Monitoring Participants will be monitored clinically for signs of toxicity. This will be done
by checking for deep tendon reflex which should be present, respiratory rate which should be
not be less than 16 cycles per minute and hourly urine output which should be at least 30ml
per hour. One gram of calcium gluconate will be provided for each patient on MgSO4 to be
given in case of toxicity. For those who fit while on the low dose, 2g of 20% MgSO4 will be
administered intravenously over 10 minutes while the patient is converted to the Pritchard
regimen. Other causes of convulsion will also be sought for. If any of the participants on
Pritchard regimen fits, she will be given 2g of 20% MgSO4 intravenously over 10 minutes while
re-evaluating the woman for other possible causes of convulsion.

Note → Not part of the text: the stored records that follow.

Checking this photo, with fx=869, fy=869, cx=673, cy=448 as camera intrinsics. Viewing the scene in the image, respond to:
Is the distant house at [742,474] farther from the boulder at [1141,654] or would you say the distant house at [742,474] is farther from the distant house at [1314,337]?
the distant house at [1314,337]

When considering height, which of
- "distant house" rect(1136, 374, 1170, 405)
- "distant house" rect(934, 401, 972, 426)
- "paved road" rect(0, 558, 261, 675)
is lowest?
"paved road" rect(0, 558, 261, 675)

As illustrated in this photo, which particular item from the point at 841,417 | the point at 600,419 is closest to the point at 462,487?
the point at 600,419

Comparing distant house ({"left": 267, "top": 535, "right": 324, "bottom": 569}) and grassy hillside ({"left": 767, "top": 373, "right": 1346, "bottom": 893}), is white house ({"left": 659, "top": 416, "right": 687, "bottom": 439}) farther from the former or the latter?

Statistical analysis Data will be collated, tabulated and then statistically analysed using
the statistical package for social sciences (SPSS) (IBM) software (version 22, Chicago USA).
Continuous variable will be presented as mean ± standard deviaton (SD), while categorical
variables will be presented as numbers and percentages. Chi-square test will be used for
comparison between groups of qualitative variables while normal z-test, risk ratio and
confidence interval at 95% will be used for comparison between groups of quantitative
variables. A difference with a p-value <0.05 will be considered statistically significant.
Ethical consideration Ethical clearance was obtained from the Research and Ethics committee
of Alex Ekwueme Federal University Teaching Hospital, Abakaliki, Nigeria. A signed-written
consent will be obtained from each participant before recruitment into the study. The
participants will be made to understand that declining participation will have no
consequences in her obtaining adequate care. The participants will be assured that their
identity would be kept in confidence by the investigator.